Code for Tensor Gaussian Process Regression for predicting drug combination synergy, developed for the AstraZeneca-Sanger Drug Combination Prediction DREAM Challenge 2015: https://www.synapse.org/#!Synapse:syn4231880/wiki/235645

Primary LanguageStan

Code for Tensor Gaussian Process Regression for predicting drug combination synergy, developed for the AstraZeneca-Sanger Drug Combination Prediction DREAM Challenge 2015:
https://www.synapse.org/#!Synapse:syn4231880/wiki/235645

More details of the method are available here:
https://www.synapse.org/#!Synapse:syn5586109/wiki/394920
  
Required R packages: rstan, data.table, dplyr, doMC (or at least foreach), irlba (if you want to run the convex PCA component).  

Data required:
     - Both the Drug_synergy_data and Sanger_molecular_data directories must be in the main directory. ch1_LB.csv and ch2_LB.csv should be in the synergy data folder also. 
     - CCLE expression data file: CCLE_Expression_Entrez_2012-09-29.gct available from http://www.broadinstitute.org/ccle/data/browseData?conversationPropagation=begin

Key files: 
  - molecular_data.R processes the raw cell line data and produces distance matrices. It addtionally performs imputation for GE for two cell lines from CCLE and for methylation. 
  - mono_pca_all.R performs a nuclear-norm regularized PCA on the monotherapy data
  - train_gp.R This is run to produce results for all challenge tasks. 
   Rscript train_gp.R <run> <setup> <sub> <cores> <usetissue> <max_its>
  
With the full training data (we use all of Ch 1 and Ch 2 for both) the memory consumption is pretty high (like 40Gb per thread) so I only run two cores on the 120Gb machines we have.
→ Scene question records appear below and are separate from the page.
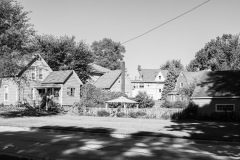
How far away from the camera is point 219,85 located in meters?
34.7

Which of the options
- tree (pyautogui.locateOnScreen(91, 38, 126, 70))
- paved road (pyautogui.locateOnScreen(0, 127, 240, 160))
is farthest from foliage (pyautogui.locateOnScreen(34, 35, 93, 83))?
tree (pyautogui.locateOnScreen(91, 38, 126, 70))

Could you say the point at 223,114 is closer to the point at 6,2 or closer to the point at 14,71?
the point at 14,71

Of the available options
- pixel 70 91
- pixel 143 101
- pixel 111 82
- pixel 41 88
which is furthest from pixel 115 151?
pixel 111 82

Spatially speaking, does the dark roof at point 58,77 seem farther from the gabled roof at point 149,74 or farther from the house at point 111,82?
the gabled roof at point 149,74

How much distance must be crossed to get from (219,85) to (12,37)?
869 inches

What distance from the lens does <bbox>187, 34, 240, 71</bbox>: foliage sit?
267 feet

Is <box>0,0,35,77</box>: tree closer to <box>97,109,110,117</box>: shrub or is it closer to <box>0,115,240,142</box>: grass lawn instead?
<box>0,115,240,142</box>: grass lawn

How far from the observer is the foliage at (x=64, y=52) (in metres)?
61.8

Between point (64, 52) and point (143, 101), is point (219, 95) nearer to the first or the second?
point (143, 101)

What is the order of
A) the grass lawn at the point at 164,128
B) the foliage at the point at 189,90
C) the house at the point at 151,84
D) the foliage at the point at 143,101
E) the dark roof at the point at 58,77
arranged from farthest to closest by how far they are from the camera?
the house at the point at 151,84, the foliage at the point at 189,90, the dark roof at the point at 58,77, the foliage at the point at 143,101, the grass lawn at the point at 164,128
So Ch 1A was trained using: 
train_gp.R 1 final2 A 2 1 30
and predictions are made using 
train_gp.R 0 final2 A 1 1 30
Similary for Ch 1B (just change A -> B). 

For Ch 2, the training from Ch1 A can be used (pick the top likelihood seed), and then run sub2_predict.R. In principle this could be done using a Stan run, but in practice it's faster to do it manually.